AUSGANGSTEXT -
------------------------------

# "DEUTSCHLANDS-SOAP-GIRL 2010, Vorentscheidung Gruppe 2



## Walt (6 Jan. 2010)

Auch im Jahr 2010 kämpfen hier 41 von mir ausgewählte Soap-Darstellerinnen um den Titel 
„Deutschlands Soap-Girl 2010“

Die Abstimmung findet in zwei Gruppen statt.

In der Gruppe 1 starten 6 Darstellerinnen aus „GZSZ“, 6 Darstellerinnen aus der „Lindenstraße“ und je 4 Darstellerinnen aus „Anna und die Liebe“ sowie aus „Sturm der Liebe“.

In der Gruppe 2 starten 7 Darstellerinnen aus „Verbotene Liebe“, je 5 Darstellerinnen aus „Marienhof“ und „Unter uns“ sowie 4 Darstellerinnen aus „Alles was zählt“.

Die Abstimmungen laufen bis ende Juni.

Ab Juli kämpfen dass die 6 bestplatzierten beider Gruppen um den Titel „Deutschlands Soap-Girl 2010“.

Ich würde mich freuen, wenn ihr wieder alle mitmacht! 
Übrigens: Im Jahr 2009 gab es mit Jeanette Biedermann und Theresa Underberg am Ende gleich 2 Siegerinnen.

Gruß Walt


----------



## Walt (6 Jan. 2010)

HALLO FREUNDE!

Es geht wieder Los mit der Wahl unseres Soap-Girls 2010.

Ich ürde mich freuen, wenn Ihr wieder viele Bilder der Girls posten würdet und die Admins, die Abstimmungsgruppen "oben" festpinnen.

Dankr im Voraus!

Gruß Walt


----------



## mark lutz (6 Jan. 2010)

abgestimmt für ute weigel


----------



## neman64 (6 Jan. 2010)

------------------------------

DATENAUSZUG -
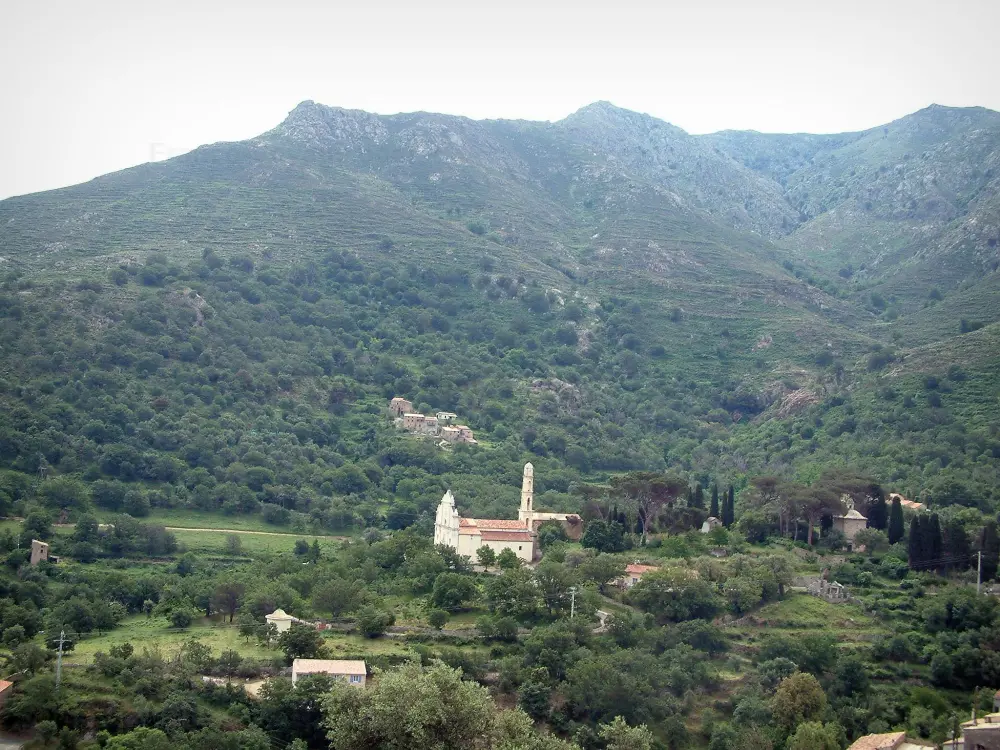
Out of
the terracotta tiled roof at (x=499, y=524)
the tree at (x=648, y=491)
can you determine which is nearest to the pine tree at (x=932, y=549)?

------------------------------

AUFGABENSTELLUNG - Führe den Forumsthread zur Wahl von „Deutschlands Soap-Girl 2010“ nach der letzten Zeile weiter.

LÖSUNG -
Meine Stimme geht an:





Nina Bott.


----------



## Walt (9 Jan. 2010)

Würde mich riesig darüber freuen, wenn Ihr von den Kandidatinnen oder Euren Favoritinnen hier Bilder posten würdet.

Danke im Voraus!

Euer Walt


----------



## Stoney (9 Jan. 2010)

Nina Bott


----------



## walme (9 Jan. 2010)

*Jasim Lord*


----------



## NAFFTIE (19 Jan. 2010)

meine Stimme für 

*NINA BOTT*





:thumbup:​


----------



## canil (20 Feb. 2010)

*meine stimme für Miriam Lahnstein* :thumbup:​


----------



## thug (29 März 2010)

jasmin lord ist so hot!


----------



## Graf (12 Apr. 2010)

stimme für nina bott, obwohl ich gestehen muss, dass ich mich da mehr vom aussehen als von serienwissen/ möglichem schauspieltalent lenken lasse


----------



## bremse66 (14 Dez. 2010)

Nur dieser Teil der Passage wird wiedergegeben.